» Stored data entries:
____

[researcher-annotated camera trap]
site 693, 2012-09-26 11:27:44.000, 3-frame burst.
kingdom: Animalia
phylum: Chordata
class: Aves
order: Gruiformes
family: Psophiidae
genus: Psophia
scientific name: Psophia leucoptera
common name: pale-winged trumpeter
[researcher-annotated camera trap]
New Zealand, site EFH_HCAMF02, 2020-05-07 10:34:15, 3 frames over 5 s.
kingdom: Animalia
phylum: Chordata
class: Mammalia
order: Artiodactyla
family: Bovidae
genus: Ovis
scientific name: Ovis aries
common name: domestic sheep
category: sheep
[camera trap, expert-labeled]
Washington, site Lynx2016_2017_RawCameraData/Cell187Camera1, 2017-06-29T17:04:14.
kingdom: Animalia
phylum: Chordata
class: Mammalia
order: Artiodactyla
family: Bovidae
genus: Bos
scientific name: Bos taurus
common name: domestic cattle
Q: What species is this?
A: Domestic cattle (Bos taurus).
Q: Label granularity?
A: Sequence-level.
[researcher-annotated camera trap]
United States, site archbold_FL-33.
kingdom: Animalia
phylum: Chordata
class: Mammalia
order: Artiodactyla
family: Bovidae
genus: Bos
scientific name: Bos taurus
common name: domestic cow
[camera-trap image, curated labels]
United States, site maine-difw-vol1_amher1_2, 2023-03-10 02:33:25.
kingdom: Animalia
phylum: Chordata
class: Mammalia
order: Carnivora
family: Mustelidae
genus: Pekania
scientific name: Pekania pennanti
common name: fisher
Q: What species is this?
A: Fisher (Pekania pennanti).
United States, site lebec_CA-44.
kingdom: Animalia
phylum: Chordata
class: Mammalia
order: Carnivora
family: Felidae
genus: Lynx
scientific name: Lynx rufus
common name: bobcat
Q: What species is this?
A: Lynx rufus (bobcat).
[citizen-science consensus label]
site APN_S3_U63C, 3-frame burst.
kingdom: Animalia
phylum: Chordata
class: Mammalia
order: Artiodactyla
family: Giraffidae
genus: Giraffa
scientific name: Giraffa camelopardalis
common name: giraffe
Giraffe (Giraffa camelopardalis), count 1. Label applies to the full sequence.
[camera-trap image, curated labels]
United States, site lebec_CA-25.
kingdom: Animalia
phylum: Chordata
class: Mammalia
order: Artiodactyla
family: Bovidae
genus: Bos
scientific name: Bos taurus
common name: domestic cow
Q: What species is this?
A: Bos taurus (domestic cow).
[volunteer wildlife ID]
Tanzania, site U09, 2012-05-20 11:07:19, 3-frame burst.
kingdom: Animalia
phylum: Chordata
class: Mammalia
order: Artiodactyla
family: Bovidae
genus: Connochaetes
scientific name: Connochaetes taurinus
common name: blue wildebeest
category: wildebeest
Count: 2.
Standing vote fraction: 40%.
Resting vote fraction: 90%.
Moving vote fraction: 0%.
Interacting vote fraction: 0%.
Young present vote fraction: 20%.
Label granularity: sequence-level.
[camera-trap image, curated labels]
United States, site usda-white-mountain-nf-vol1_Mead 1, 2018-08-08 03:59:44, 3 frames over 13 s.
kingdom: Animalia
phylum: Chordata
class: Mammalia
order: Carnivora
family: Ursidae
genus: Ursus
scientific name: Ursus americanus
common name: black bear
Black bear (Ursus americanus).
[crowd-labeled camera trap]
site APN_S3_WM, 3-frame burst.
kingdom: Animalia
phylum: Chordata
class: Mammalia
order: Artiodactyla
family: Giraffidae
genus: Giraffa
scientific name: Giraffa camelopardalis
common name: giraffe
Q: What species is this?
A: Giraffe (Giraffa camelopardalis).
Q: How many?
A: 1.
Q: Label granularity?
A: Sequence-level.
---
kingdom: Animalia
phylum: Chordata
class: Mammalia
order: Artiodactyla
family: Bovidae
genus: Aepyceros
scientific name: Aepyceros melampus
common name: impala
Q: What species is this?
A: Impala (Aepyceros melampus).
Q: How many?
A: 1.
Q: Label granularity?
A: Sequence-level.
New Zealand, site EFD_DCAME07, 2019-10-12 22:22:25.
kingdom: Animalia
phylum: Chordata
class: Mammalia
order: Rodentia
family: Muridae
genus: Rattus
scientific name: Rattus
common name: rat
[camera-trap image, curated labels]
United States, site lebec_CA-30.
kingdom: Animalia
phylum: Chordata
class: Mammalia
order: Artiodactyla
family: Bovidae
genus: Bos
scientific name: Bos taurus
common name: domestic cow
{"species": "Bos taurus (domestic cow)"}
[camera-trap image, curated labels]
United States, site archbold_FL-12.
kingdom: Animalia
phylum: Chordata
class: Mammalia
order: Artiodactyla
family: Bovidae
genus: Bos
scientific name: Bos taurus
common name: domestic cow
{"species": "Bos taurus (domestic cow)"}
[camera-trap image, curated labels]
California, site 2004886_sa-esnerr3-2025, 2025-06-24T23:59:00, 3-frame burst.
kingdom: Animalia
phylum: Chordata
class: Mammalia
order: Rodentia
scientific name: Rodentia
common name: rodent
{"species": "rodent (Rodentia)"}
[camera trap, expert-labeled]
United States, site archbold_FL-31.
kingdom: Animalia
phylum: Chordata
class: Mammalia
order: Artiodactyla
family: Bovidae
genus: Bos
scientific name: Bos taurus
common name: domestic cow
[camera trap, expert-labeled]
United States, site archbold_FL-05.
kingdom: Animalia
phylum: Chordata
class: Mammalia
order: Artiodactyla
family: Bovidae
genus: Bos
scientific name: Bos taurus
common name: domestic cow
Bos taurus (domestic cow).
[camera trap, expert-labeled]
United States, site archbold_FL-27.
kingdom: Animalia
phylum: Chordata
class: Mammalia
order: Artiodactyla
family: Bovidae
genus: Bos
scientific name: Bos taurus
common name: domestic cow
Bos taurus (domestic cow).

____

» Exercise brief:
Please copy each record shown above exactly.

» Result for this task:
[researcher-annotated camera trap]
site 693, 2012-09-26 11:27:44.000, 3-frame burst.
kingdom: Animalia
phylum: Chordata
class: Aves
order: Gruiformes
family: Psophiidae
genus: Psophia
scientific name: Psophia leucoptera
common name: pale-winged trumpeter
[researcher-annotated camera trap]
New Zealand, site EFH_HCAMF02, 2020-05-07 10:34:15, 3 frames over 5 s.
kingdom: Animalia
phylum: Chordata
class: Mammalia
order: Artiodactyla
family: Bovidae
genus: Ovis
scientific name: Ovis aries
common name: domestic sheep
category: sheep
[camera trap, expert-labeled]
Washington, site Lynx2016_2017_RawCameraData/Cell187Camera1, 2017-06-29T17:04:14.
kingdom: Animalia
phylum: Chordata
class: Mammalia
order: Artiodactyla
family: Bovidae
genus: Bos
scientific name: Bos taurus
common name: domestic cattle
Q: What species is this?
A: Domestic cattle (Bos taurus).
Q: Label granularity?
A: Sequence-level.
[researcher-annotated camera trap]
United States, site archbold_FL-33.
kingdom: Animalia
phylum: Chordata
class: Mammalia
order: Artiodactyla
family: Bovidae
genus: Bos
scientific name: Bos taurus
common name: domestic cow
[camera-trap image, curated labels]
United States, site maine-difw-vol1_amher1_2, 2023-03-10 02:33:25.
kingdom: Animalia
phylum: Chordata
class: Mammalia
order: Carnivora
family: Mustelidae
genus: Pekania
scientific name: Pekania pennanti
common name: fisher
Q: What species is this?
A: Fisher (Pekania pennanti).
United States, site lebec_CA-44.
kingdom: Animalia
phylum: Chordata
class: Mammalia
order: Carnivora
family: Felidae
genus: Lynx
scientific name: Lynx rufus
common name: bobcat
Q: What species is this?
A: Lynx rufus (bobcat).
[citizen-science consensus label]
site APN_S3_U63C, 3-frame burst.
kingdom: Animalia
phylum: Chordata
class: Mammalia
order: Artiodactyla
family: Giraffidae
genus: Giraffa
scientific name: Giraffa camelopardalis
common name: giraffe
Giraffe (Giraffa camelopardalis), count 1. Label applies to the full sequence.
[camera-trap image, curated labels]
United States, site lebec_CA-25.
kingdom: Animalia
phylum: Chordata
class: Mammalia
order: Artiodactyla
family: Bovidae
genus: Bos
scientific name: Bos taurus
common name: domestic cow
Q: What species is this?
A: Bos taurus (domestic cow).
[volunteer wildlife ID]
Tanzania, site U09, 2012-05-20 11:07:19, 3-frame burst.
kingdom: Animalia
phylum: Chordata
class: Mammalia
order: Artiodactyla
family: Bovidae
genus: Connochaetes
scientific name: Connochaetes taurinus
common name: blue wildebeest
category: wildebeest
Count: 2.
Standing vote fraction: 40%.
Resting vote fraction: 90%.
Moving vote fraction: 0%.
Interacting vote fraction: 0%.
Young present vote fraction: 20%.
Label granularity: sequence-level.
[camera-trap image, curated labels]
United States, site usda-white-mountain-nf-vol1_Mead 1, 2018-08-08 03:59:44, 3 frames over 13 s.
kingdom: Animalia
phylum: Chordata
class: Mammalia
order: Carnivora
family: Ursidae
genus: Ursus
scientific name: Ursus americanus
common name: black bear
Black bear (Ursus americanus).
[crowd-labeled camera trap]
site APN_S3_WM, 3-frame burst.
kingdom: Animalia
phylum: Chordata
class: Mammalia
order: Artiodactyla
family: Giraffidae
genus: Giraffa
scientific name: Giraffa camelopardalis
common name: giraffe
Q: What species is this?
A: Giraffe (Giraffa camelopardalis).
Q: How many?
A: 1.
Q: Label granularity?
A: Sequence-level.
---
kingdom: Animalia
phylum: Chordata
class: Mammalia
order: Artiodactyla
family: Bovidae
genus: Aepyceros
scientific name: Aepyceros melampus
common name: impala
Q: What species is this?
A: Impala (Aepyceros melampus).
Q: How many?
A: 1.
Q: Label granularity?
A: Sequence-level.
New Zealand, site EFD_DCAME07, 2019-10-12 22:22:25.
kingdom: Animalia
phylum: Chordata
class: Mammalia
order: Rodentia
family: Muridae
genus: Rattus
scientific name: Rattus
common name: rat
[camera-trap image, curated labels]
United States, site lebec_CA-30.
kingdom: Animalia
phylum: Chordata
class: Mammalia
order: Artiodactyla
family: Bovidae
genus: Bos
scientific name: Bos taurus
common name: domestic cow
{"species": "Bos taurus (domestic cow)"}
[camera-trap image, curated labels]
United States, site archbold_FL-12.
kingdom: Animalia
phylum: Chordata
class: Mammalia
order: Artiodactyla
family: Bovidae
genus: Bos
scientific name: Bos taurus
common name: domestic cow
{"species": "Bos taurus (domestic cow)"}
[camera-trap image, curated labels]
California, site 2004886_sa-esnerr3-2025, 2025-06-24T23:59:00, 3-frame burst.
kingdom: Animalia
phylum: Chordata
class: Mammalia
order: Rodentia
scientific name: Rodentia
common name: rodent
{"species": "rodent (Rodentia)"}
[camera trap, expert-labeled]
United States, site archbold_FL-31.
kingdom: Animalia
phylum: Chordata
class: Mammalia
order: Artiodactyla
family: Bovidae
genus: Bos
scientific name: Bos taurus
common name: domestic cow
[camera trap, expert-labeled]
United States, site archbold_FL-05.
kingdom: Animalia
phylum: Chordata
class: Mammalia
order: Artiodactyla
family: Bovidae
genus: Bos
scientific name: Bos taurus
common name: domestic cow
Bos taurus (domestic cow).
[camera trap, expert-labeled]
United States, site archbold_FL-27.
kingdom: Animalia
phylum: Chordata
class: Mammalia
order: Artiodactyla
family: Bovidae
genus: Bos
scientific name: Bos taurus
common name: domestic cow
Bos taurus (domestic cow).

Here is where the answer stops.